**What this exercise asks:**
A. In the Duet AI announcement, how many IO transforms do the knowledge lookup prompts specifically focus on?
B. Transcribe the Duet AI announcement from "We are excited" to "Beam development experience.", reproducing each word and punctuation mark as it appears.

**Excerpted passage:**
Enhancing Duet AI Assistant Training with new Apache Beam Content

Oleg Borisevich Wed, 29 Nov 2023 08:36:48 -0800

Dear Apache Beam Community,


We are excited to share that we are currently working on a set of golden 
prompts and responses enhancing the Duet 
AI<https://www.youtube.com/watch?v=g5TwQx60NXs> training and specifically 
tailored to improve Dataflow/Apache Beam development experience.


The training material  is extensive, covering a wide range of topics from the 
Apache Beam documentation. We've categorized the into the following sections:


Knowledge Lookup Prompts


These prompts encompass both basic and advanced concepts in Apache Beam with 
specific focus on 11 IO Transforms:


1. Learning Apache Beam

2. Pipeline

3. Pipeline options

4. PCollection

5. PTransform

6. Schemas

7. Runners

8. Windowing

9. Triggers

10. Metrics

11. State

12. Timers

13. Splittable DoFn

14. Pipeline Patterns

15. Multi-Language Pipelines

16. Pipeline Development Lifecycle

17. AI/ML Pipelines

18. Kafka IO

19. PubSub IO

20. BigQuery IO

21. BigTable IO

22. Spanner IO

23. GCS IO

24. File IO JSON

25. File IO CSV

26. File IO Avro

27. File IO Parquet

28. JDBC IO


Code Generation Prompts

Aimed at assisting developers in generating code for various IO transforms, 
streamlining the development process.

**Extracted data:**
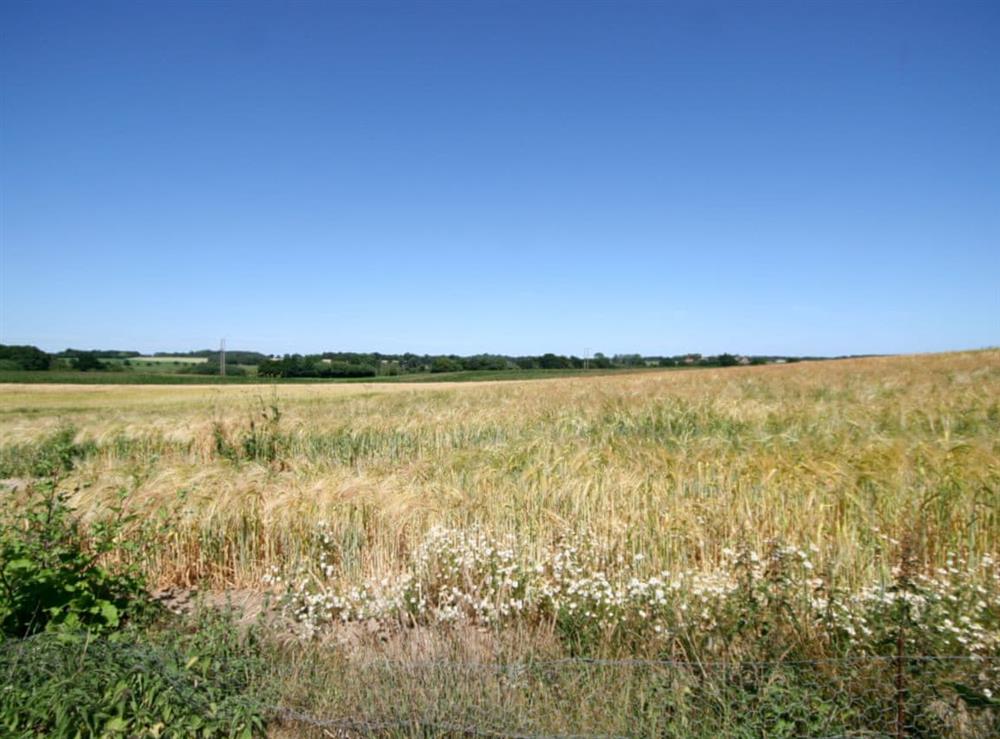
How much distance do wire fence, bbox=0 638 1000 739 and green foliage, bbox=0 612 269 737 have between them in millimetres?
14

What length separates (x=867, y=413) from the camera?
934 cm

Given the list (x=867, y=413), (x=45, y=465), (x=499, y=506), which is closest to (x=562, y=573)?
(x=499, y=506)

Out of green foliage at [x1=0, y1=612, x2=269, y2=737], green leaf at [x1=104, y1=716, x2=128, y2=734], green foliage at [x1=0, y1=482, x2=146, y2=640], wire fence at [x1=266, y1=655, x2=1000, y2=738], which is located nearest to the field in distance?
wire fence at [x1=266, y1=655, x2=1000, y2=738]

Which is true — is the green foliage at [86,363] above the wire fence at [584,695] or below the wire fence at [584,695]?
above

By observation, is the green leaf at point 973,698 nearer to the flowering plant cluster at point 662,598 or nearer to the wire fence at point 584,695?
the wire fence at point 584,695

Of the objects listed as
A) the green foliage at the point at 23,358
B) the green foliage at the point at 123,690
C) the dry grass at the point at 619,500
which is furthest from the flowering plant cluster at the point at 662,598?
the green foliage at the point at 23,358

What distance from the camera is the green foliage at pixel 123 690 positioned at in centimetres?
276

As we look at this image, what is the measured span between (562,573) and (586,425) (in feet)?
21.8

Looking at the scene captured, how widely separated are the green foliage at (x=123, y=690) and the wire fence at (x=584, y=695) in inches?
0.5

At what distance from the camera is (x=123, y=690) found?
2852mm

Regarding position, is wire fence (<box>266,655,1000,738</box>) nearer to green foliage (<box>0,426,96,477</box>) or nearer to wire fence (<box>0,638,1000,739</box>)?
wire fence (<box>0,638,1000,739</box>)

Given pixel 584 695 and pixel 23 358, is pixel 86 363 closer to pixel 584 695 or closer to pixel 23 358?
pixel 23 358

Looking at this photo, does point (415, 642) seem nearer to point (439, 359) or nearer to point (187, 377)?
point (187, 377)

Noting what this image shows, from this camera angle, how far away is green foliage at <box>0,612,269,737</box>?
109 inches
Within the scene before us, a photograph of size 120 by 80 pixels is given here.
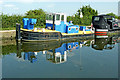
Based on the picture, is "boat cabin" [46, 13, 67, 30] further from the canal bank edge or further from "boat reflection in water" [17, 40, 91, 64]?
the canal bank edge

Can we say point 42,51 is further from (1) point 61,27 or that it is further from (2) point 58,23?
(1) point 61,27

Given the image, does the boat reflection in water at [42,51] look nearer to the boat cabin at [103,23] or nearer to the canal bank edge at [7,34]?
the canal bank edge at [7,34]

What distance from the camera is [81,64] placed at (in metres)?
11.8

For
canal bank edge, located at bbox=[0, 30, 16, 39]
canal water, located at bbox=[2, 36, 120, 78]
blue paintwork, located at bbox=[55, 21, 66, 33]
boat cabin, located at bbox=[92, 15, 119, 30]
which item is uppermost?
boat cabin, located at bbox=[92, 15, 119, 30]

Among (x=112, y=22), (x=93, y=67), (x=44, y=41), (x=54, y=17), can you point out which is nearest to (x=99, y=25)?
(x=112, y=22)

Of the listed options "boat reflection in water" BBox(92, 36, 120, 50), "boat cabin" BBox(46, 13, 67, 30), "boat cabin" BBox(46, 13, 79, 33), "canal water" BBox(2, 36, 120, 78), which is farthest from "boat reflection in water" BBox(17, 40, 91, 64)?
"boat reflection in water" BBox(92, 36, 120, 50)

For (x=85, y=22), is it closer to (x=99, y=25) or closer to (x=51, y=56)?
(x=99, y=25)

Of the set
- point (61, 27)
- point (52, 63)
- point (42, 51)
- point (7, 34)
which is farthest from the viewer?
point (61, 27)

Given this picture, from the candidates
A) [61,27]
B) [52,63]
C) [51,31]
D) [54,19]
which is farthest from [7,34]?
[52,63]

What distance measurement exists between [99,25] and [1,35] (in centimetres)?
1660

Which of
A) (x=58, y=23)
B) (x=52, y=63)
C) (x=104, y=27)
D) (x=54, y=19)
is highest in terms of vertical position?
(x=54, y=19)

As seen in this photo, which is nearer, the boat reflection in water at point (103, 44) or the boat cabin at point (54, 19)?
the boat reflection in water at point (103, 44)

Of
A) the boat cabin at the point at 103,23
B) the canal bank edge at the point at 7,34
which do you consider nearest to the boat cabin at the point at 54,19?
the canal bank edge at the point at 7,34

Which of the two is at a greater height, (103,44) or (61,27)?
(61,27)
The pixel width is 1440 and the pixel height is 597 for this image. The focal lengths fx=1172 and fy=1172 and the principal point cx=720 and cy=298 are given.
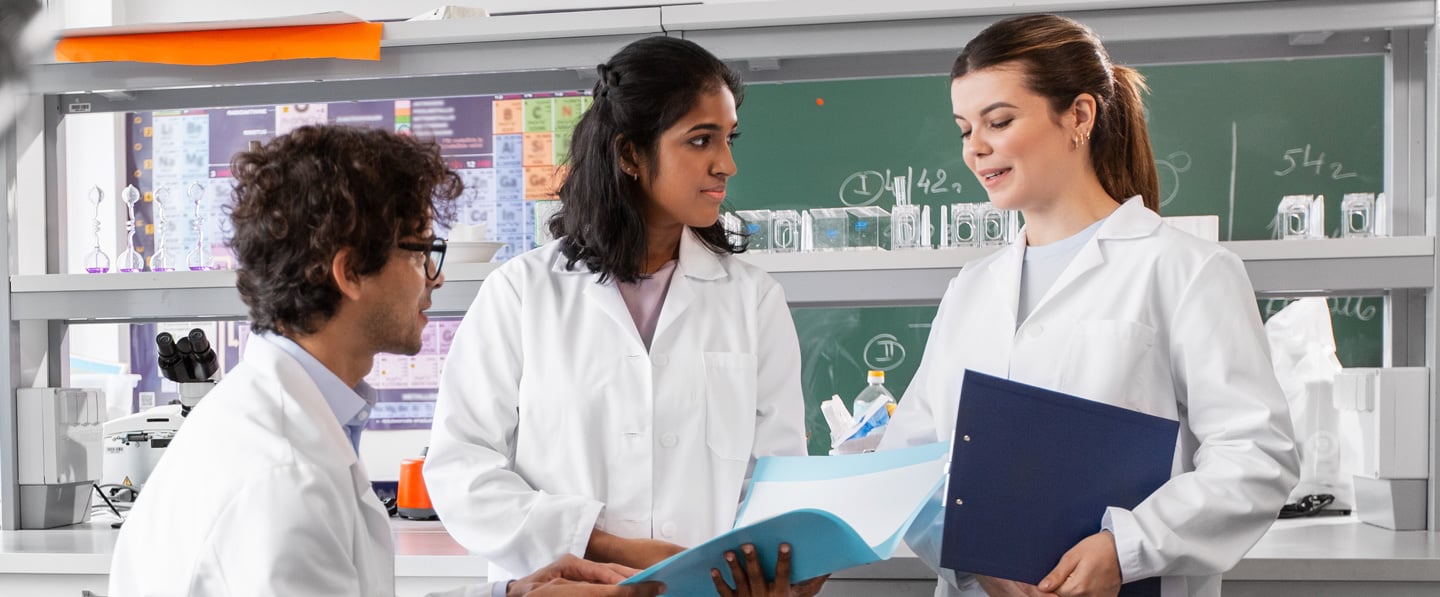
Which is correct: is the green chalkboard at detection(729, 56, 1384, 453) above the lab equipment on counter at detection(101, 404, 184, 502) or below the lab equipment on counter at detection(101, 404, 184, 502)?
above

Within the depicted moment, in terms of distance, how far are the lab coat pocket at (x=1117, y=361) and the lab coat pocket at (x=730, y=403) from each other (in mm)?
430

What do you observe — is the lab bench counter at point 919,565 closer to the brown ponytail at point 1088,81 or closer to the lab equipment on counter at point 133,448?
the lab equipment on counter at point 133,448

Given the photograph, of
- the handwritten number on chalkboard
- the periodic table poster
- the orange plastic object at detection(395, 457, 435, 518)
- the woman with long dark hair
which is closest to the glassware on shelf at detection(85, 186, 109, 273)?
the orange plastic object at detection(395, 457, 435, 518)

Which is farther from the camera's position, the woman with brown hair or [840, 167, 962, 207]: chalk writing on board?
[840, 167, 962, 207]: chalk writing on board

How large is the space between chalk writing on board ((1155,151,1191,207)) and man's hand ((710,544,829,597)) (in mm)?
2134

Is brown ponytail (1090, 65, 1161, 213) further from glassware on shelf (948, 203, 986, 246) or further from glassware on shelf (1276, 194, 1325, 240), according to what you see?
glassware on shelf (1276, 194, 1325, 240)

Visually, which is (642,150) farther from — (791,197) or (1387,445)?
(791,197)

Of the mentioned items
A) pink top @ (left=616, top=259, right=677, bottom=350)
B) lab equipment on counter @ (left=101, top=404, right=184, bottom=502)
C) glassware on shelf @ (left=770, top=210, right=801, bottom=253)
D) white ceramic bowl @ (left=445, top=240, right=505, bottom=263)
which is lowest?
lab equipment on counter @ (left=101, top=404, right=184, bottom=502)

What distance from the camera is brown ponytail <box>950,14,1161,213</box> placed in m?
1.49

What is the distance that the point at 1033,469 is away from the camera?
4.24 ft

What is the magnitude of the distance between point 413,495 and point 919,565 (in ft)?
3.69

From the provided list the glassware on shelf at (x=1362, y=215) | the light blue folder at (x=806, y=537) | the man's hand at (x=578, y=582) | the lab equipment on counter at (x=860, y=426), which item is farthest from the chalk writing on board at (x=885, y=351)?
the man's hand at (x=578, y=582)

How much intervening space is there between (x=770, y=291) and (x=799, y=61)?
77cm

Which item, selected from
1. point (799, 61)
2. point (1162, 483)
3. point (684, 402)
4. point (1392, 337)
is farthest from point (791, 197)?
point (1162, 483)
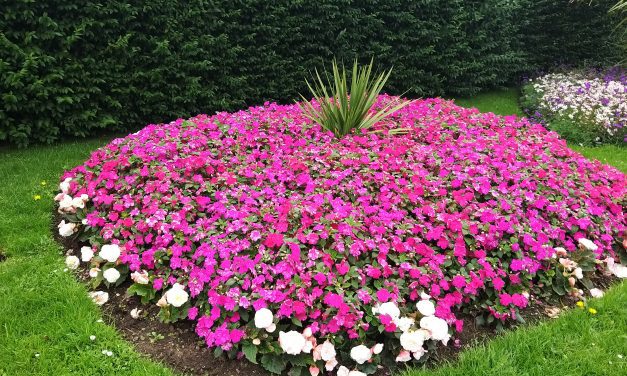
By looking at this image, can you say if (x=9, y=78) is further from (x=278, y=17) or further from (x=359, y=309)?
(x=359, y=309)

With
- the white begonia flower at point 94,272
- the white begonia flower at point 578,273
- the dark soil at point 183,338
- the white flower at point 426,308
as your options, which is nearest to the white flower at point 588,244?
the white begonia flower at point 578,273

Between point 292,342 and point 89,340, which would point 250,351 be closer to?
point 292,342

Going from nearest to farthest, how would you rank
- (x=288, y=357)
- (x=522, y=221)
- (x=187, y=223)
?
(x=288, y=357) < (x=187, y=223) < (x=522, y=221)

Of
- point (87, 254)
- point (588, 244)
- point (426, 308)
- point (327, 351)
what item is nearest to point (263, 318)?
point (327, 351)

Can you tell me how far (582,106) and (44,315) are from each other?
7508mm

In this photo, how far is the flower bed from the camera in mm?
6809

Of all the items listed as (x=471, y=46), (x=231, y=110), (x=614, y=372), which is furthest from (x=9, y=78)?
(x=471, y=46)

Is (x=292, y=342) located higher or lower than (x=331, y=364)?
higher

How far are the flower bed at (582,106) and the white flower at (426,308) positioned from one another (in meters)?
5.36

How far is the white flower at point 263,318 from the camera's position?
8.03 feet

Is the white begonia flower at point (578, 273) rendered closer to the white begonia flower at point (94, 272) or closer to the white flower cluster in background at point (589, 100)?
the white begonia flower at point (94, 272)

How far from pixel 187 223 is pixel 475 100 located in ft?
24.2

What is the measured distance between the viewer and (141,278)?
2887mm

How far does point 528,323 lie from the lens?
9.74 feet
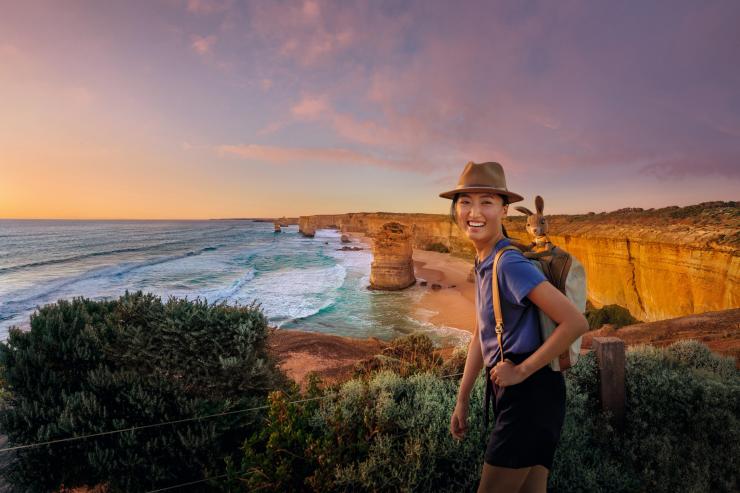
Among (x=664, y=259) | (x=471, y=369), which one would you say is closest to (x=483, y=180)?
(x=471, y=369)

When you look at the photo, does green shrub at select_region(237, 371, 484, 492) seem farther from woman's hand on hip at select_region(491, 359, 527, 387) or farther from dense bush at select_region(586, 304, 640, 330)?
dense bush at select_region(586, 304, 640, 330)

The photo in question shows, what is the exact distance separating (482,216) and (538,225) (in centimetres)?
67

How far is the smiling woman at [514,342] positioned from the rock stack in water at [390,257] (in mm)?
21935

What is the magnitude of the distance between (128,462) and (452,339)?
12.5 metres

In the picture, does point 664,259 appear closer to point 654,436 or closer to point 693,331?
point 693,331

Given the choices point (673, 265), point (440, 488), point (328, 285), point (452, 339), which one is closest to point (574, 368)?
point (440, 488)

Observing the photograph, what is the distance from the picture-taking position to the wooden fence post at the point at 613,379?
396 centimetres

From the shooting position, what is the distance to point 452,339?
46.0ft

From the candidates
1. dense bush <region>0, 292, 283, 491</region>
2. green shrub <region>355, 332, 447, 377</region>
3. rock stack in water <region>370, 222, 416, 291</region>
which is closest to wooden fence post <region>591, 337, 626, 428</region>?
green shrub <region>355, 332, 447, 377</region>

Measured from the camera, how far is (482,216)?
183 cm

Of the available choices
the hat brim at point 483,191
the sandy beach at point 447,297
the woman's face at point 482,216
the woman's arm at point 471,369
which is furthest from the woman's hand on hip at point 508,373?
the sandy beach at point 447,297

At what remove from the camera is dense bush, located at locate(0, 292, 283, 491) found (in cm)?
337

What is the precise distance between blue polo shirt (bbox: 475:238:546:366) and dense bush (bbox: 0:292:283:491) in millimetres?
3199

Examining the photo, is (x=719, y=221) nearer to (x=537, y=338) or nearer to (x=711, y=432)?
(x=711, y=432)
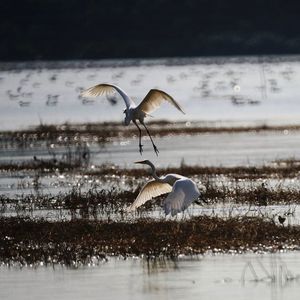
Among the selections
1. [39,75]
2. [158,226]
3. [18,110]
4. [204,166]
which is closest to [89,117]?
[18,110]

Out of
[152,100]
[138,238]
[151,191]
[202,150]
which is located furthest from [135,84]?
[138,238]

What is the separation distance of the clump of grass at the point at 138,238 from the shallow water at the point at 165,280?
15.0 inches

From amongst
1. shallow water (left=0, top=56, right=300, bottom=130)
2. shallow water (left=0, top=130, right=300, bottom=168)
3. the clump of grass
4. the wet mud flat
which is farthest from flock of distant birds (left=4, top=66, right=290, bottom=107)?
the clump of grass

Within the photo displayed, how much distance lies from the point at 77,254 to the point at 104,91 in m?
5.99

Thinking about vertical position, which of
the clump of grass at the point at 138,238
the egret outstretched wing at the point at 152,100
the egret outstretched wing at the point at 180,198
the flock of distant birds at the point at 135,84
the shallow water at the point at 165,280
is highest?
the flock of distant birds at the point at 135,84

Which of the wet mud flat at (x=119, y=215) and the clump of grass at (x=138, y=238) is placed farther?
the wet mud flat at (x=119, y=215)

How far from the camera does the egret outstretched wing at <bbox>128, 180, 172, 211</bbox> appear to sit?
20250 millimetres

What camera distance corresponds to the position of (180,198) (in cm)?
1866

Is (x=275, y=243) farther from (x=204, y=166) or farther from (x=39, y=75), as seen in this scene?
(x=39, y=75)

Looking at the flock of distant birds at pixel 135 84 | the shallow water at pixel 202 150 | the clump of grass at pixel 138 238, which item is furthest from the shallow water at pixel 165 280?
the flock of distant birds at pixel 135 84

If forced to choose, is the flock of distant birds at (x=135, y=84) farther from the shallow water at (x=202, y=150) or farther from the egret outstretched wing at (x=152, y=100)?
the egret outstretched wing at (x=152, y=100)

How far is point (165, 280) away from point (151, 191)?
4209mm

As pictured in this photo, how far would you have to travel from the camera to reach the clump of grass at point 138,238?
17750 mm

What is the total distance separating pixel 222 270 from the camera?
16672 mm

**Task-by-task answers:**
A. They focus on 11 IO transforms.

B.
We are excited to share that we are currently working on a set of golden 
prompts and responses enhancing the Duet 
AI<https://www.youtube.com/watch?v=g5TwQx60NXs> training and specifically 
tailored to improve Dataflow/Apache Beam development experience.